ECG interpretation during the acute phase of coronary syndromes: in need of improvement?

Swiss Med Wkly. 2004 Nov 27;134(47-48):695-9. doi: 10.4414/smw.2004.10812.

Abstract

Question under study: Emergency room (ER) interpretation of the ECG is critical to assessment of patients with acute coronary syndromes (ACS). Our aim was to assess its reliability in our institution, a tertiary teaching hospital.

Methods: Over a 6-month period all consecutive patients admitted for ACS were included in the study. ECG interpretation by emergency physicians (EPs) was recorded on a preformatted sheet and compared with the interpretation of two specialist physicians (SPs). Discrepancies between the 2 specialists were resolved by an ECG specialist.

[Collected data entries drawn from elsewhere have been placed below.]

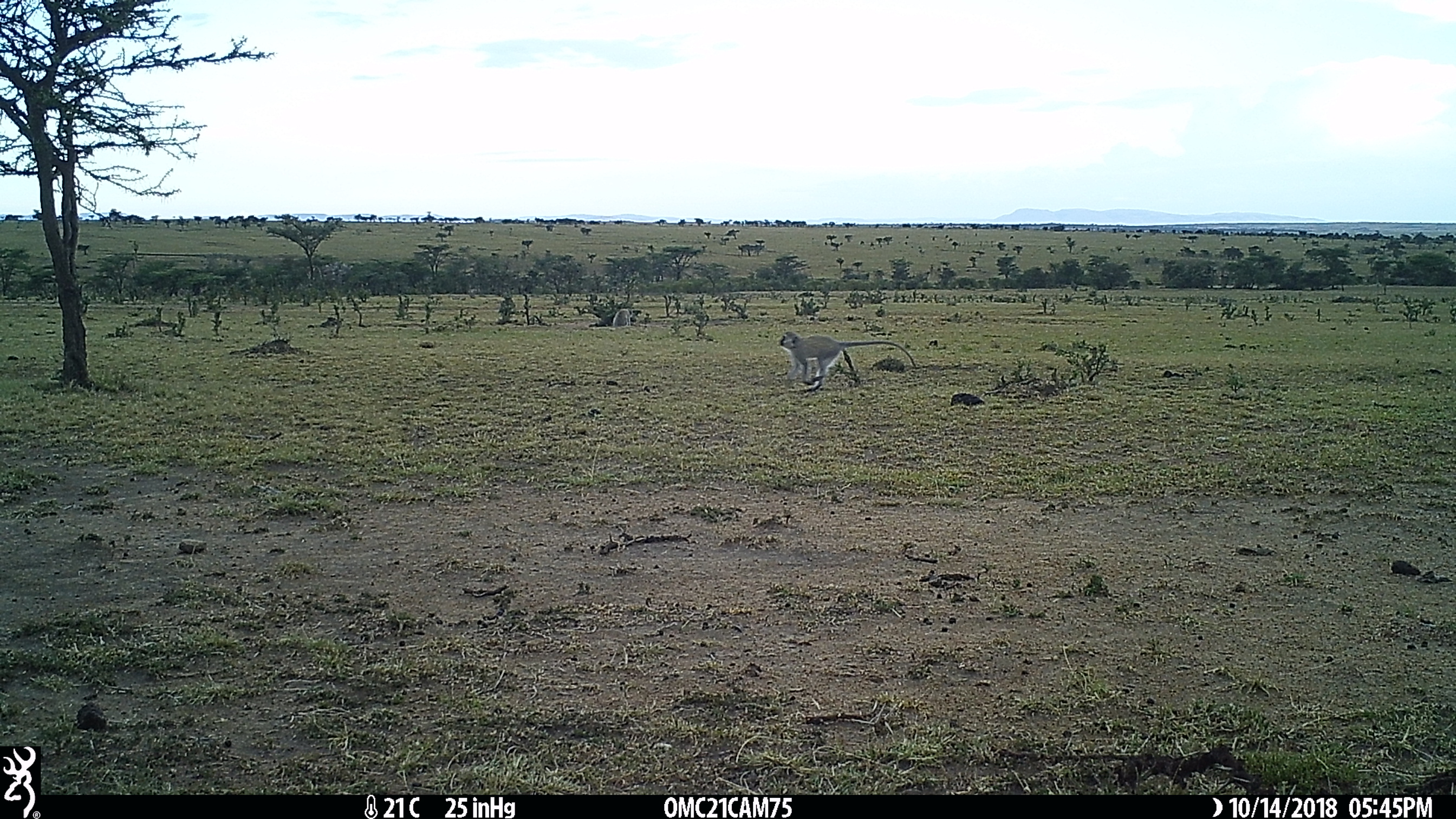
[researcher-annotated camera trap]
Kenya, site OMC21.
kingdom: Animalia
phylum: Chordata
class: Mammalia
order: Primates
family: Cercopithecidae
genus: Chlorocebus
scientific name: Chlorocebus pygerythrus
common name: vervet monkey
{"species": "vervet monkey (Chlorocebus pygerythrus)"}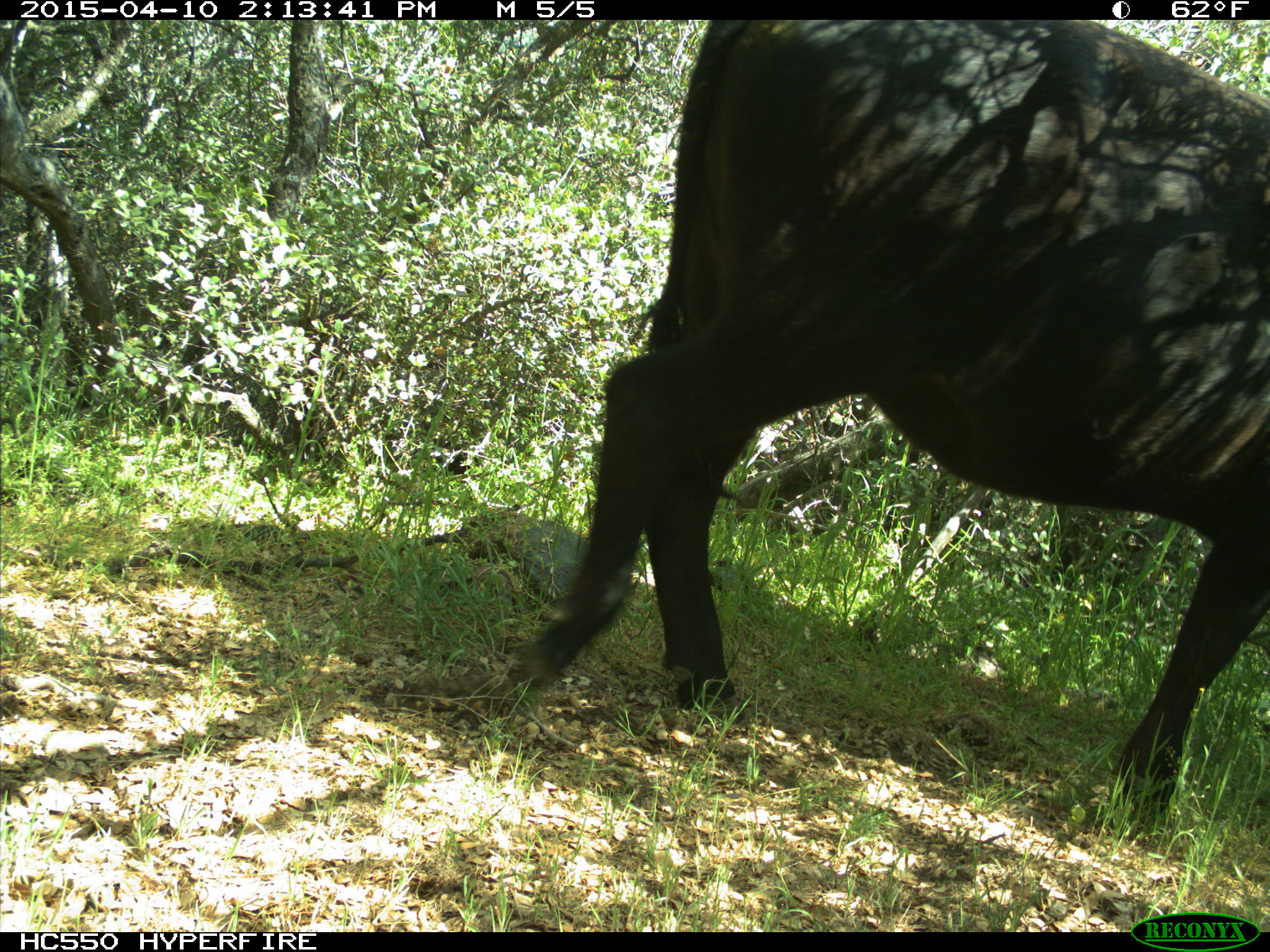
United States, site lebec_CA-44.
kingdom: Animalia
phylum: Chordata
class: Mammalia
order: Artiodactyla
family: Bovidae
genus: Bos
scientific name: Bos taurus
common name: domestic cow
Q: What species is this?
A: Bos taurus (domestic cow).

Results: Over the 6-month period, 692 consecutive patients were admitted with suspected ACS. ECG interpretation was available in 641 cases (93%). Concordance between SPs was 87%. Interpretation of normality or abnormality of the ECG was concordant between EPs and SPs in 475 cases (74%, kappa = 0.51). Interpretation of ischaemic modifications was concordant in 69% of cases, and as many ST segment elevations were unrecognised as overdiagnosed (5% each). The same findings occurred for ST segment depressions and negative T waves (12% each).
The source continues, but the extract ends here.